Ransomware affiliates: Skills and allegiances

Symantec’s threat hunters have also noted a curious thing that seems to be pointing to a skill discrepancy between Lockbit’s and Alphv/Blackcat’s affiliates.

“There are significant disparities between overall, publicly claimed activity levels and ransomware activity investigated by Symantec. While LockBit was responsible for over 21% of the 4,700 attacks claimed in 2023, they were only identified as being involved in around 17% of the attacks Symantec investigated.

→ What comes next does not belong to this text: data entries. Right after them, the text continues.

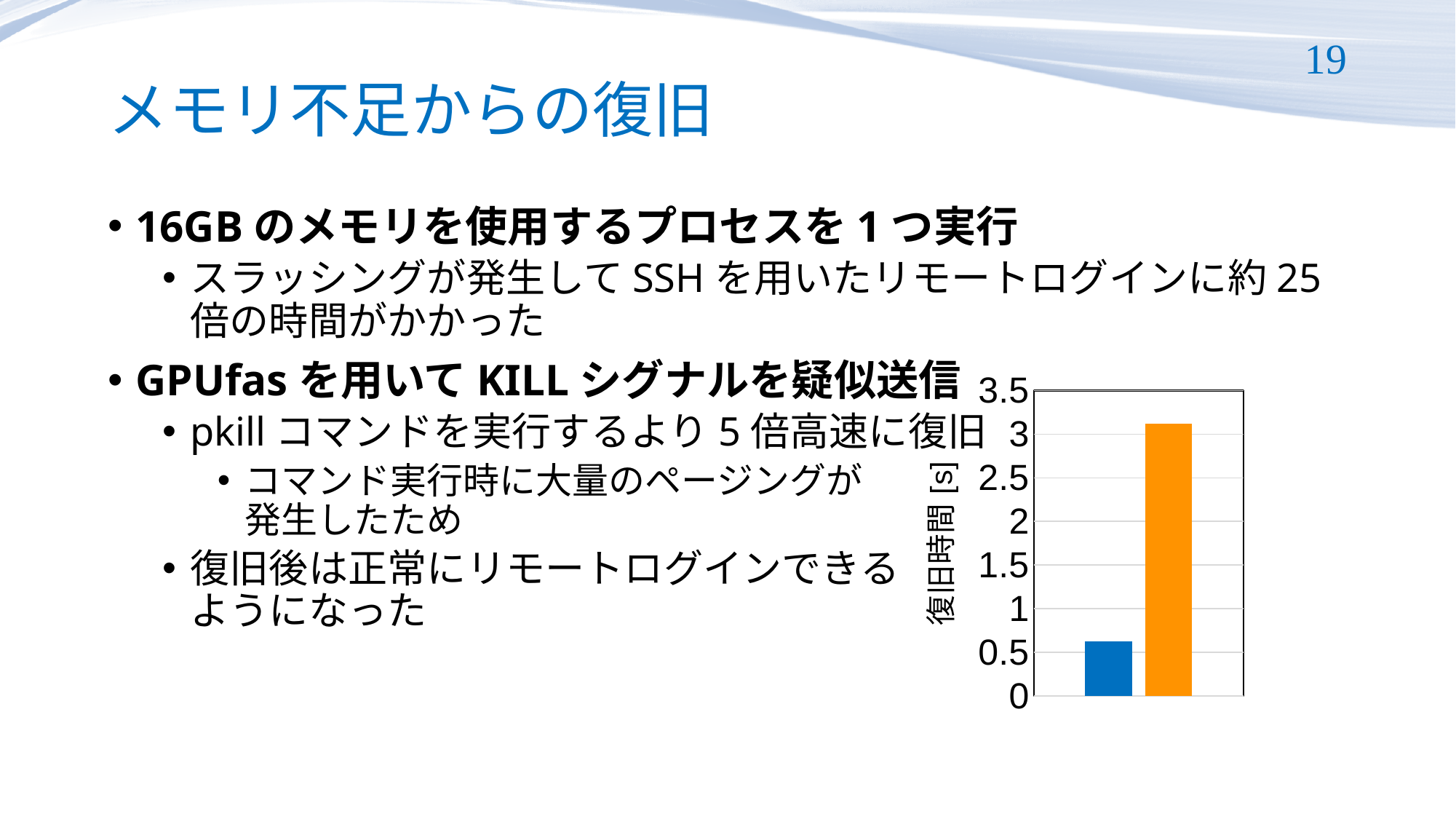
Which bar shows the highest recovery time in the chart? the orange bar Is the value of the blue bar greater or less than 1? less How many bars are plotted in the chart? 2 Which bar shows the lowest recovery time in the chart? the blue bar What is the maximum value shown on the vertical axis of the chart? 3.5 Is the value of the orange bar greater or less than 2.5? greater Is the value of the orange bar greater or less than 3.5? less What is the label of the vertical axis of the chart? 復旧時間 [s] What kind of chart is shown on the slide? bar chart Which bar is taller in the chart, the blue bar or the orange bar? the orange bar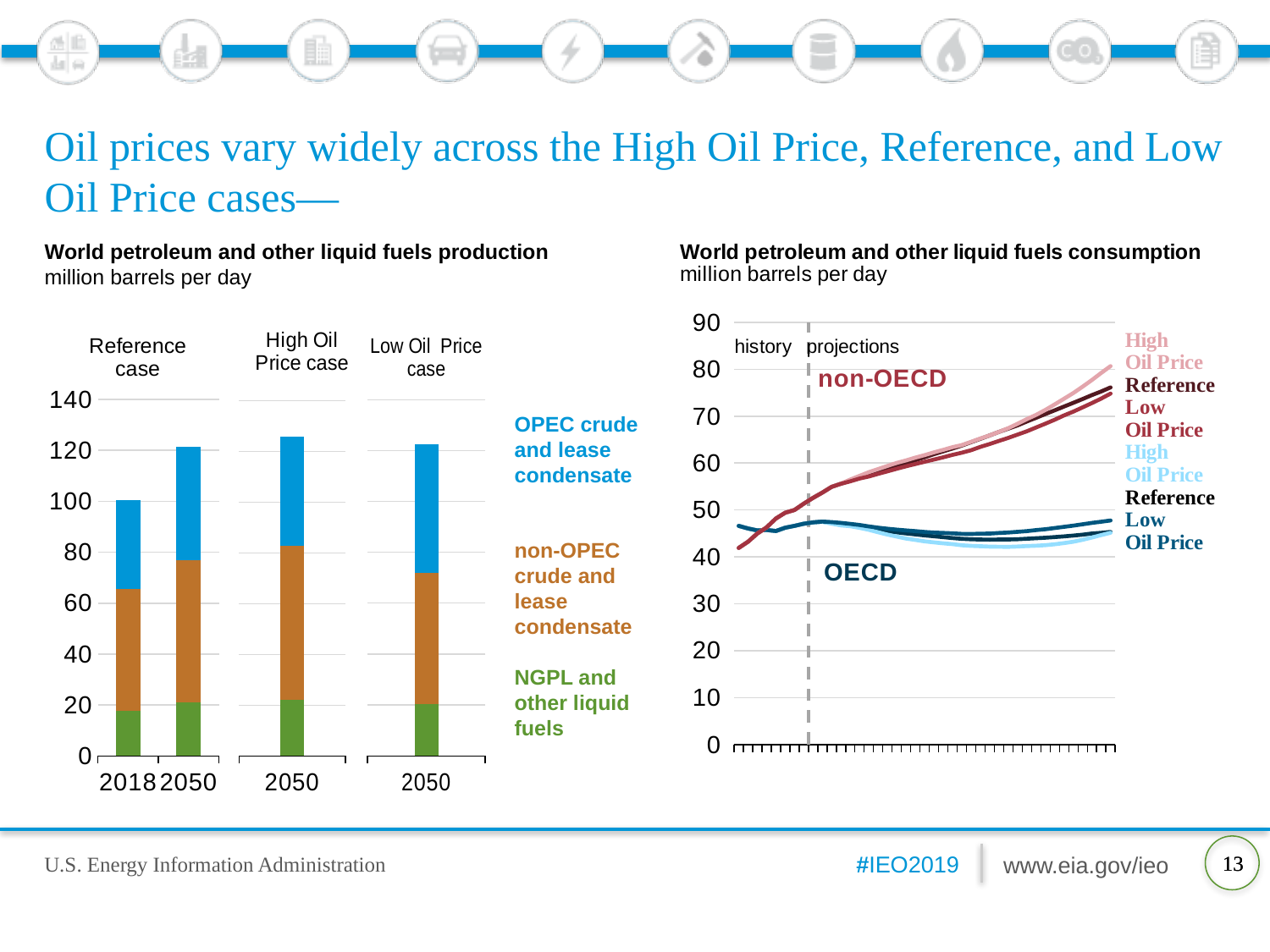
In the production chart on the left, how many series does the legend list? 3 In the consumption chart on the right, at the end of the projection period, which is larger: non-OECD consumption or OECD consumption? non-OECD In the production chart on the left, which series is shown in green? NGPL and other liquid fuels In the production chart on the left, is the total for the 2050 High Oil Price case bar greater or less than 120? greater In the consumption chart on the right, do the non-OECD lines rise or fall over the projection period? rise In the production chart on the left, how many bars are plotted? 4 In the consumption chart on the right, is the OECD Reference value at the end of the projection period greater or less than 50? less What type of chart is the 'World petroleum and other liquid fuels consumption' chart on the right? line chart In the production chart on the left, is the total for the 2018 Reference case bar greater or less than 120? less In the consumption chart on the right, what unit is given below the chart title? million barrels per day What type of chart is the 'World petroleum and other liquid fuels production' chart on the left? bar chart In the production chart on the left, which bar has the lowest total? 2018 Reference case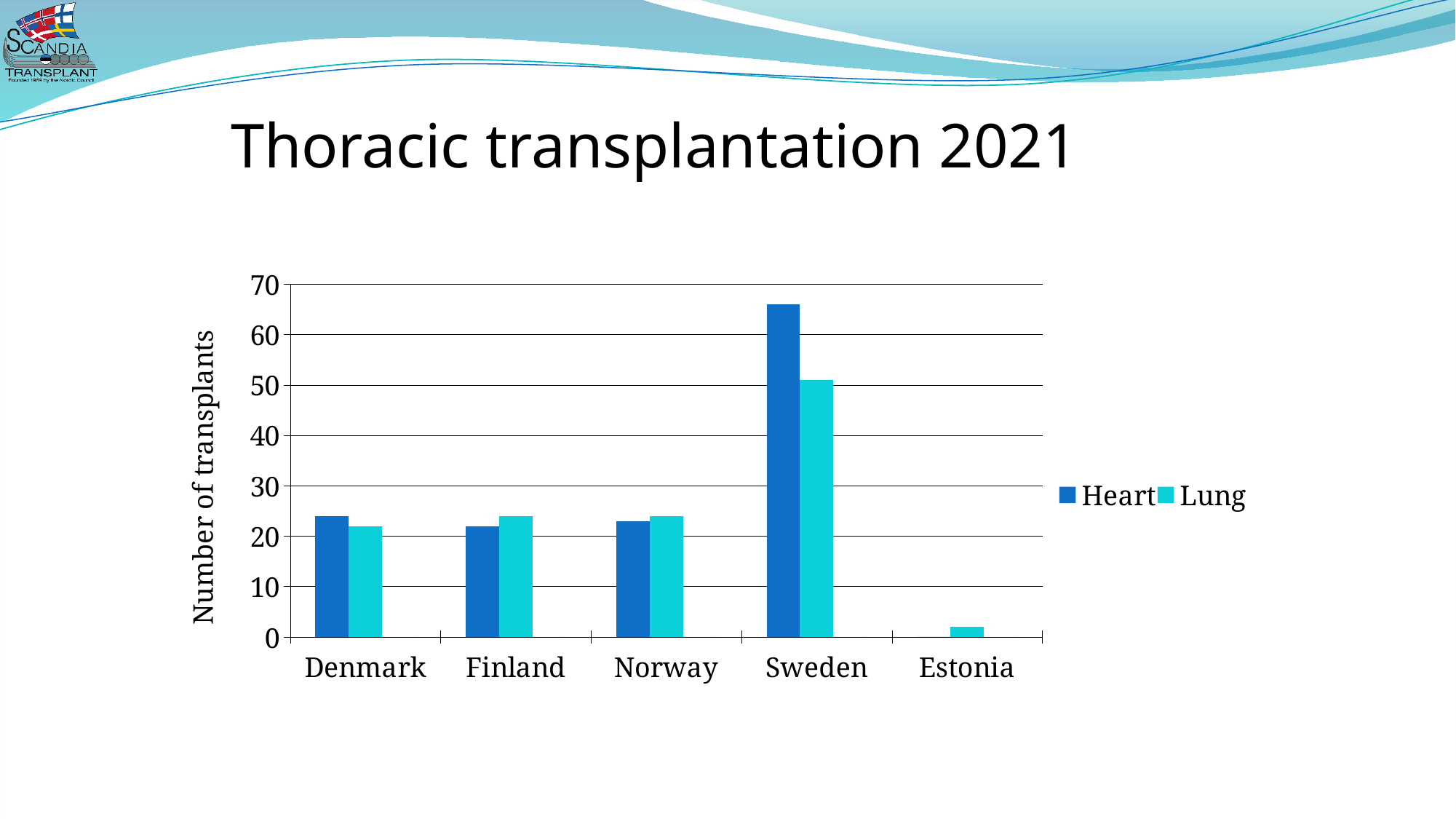
What kind of chart is shown on the slide? bar chart Is the Heart value for Sweden greater or less than 60? greater Which country has the highest Heart value? Sweden How many series does the chart's legend list? 2 Is the Lung value for Sweden greater or less than 60? less What is the title of the y axis of the chart? Number of transplants Which country has the lowest Lung value? Estonia Which is larger, the Heart value for Sweden or the Heart value for Denmark? Sweden Which is larger for Sweden, the Heart value or the Lung value? Heart How many countries are shown on the x axis of the chart? 5 Which country has the highest Lung value? Sweden Is the Lung value for Estonia greater or less than 10? less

Conversely, [Alphv/BlackCat] claimed 9% of all attacks in 2023 but it was involved in a little over 20% of all attacks Symantec investigated,” they shared.

“For Symantec to positively identify an attack as associated with a certain ransomware family, the attack has to advance to the stage where the attackers attempt to deploy a payload. This suggests that [Alphv/BlackCat] affiliates are more likely to advance their attacks at least to the payload deployment stage.”

Symantec’s 2023 figures are unlikely to reflect the current situation, though: Alphv/BlackCat is apparently pulling off an exit scam and cheating some of its affiliates, and LockBit ransomware gang’s main operator has been trying to reassure affiliates spooked by law enforcement action to stay and continue their collaboration.

In the meantime, the (relative) vacuum in the ransomware landscape created by those two group’s troubles has – according to cybersecurity firm RedSense – been partly filled by the Akira ransomware collective and associated “ghost groups” like Zeon.

“In December, we obtained credible primary source intelligence (…) indicating that Zeon is operating as a group of elite pentesters for both Akira and LockBit, with the latter being their main focus,” RedSense co-founder Yelisey Bohuslavskiy shared.

“The LockBit takedown had a major impact on Zeon, which is now moving its pentesters to work primarily for the Akira brand.”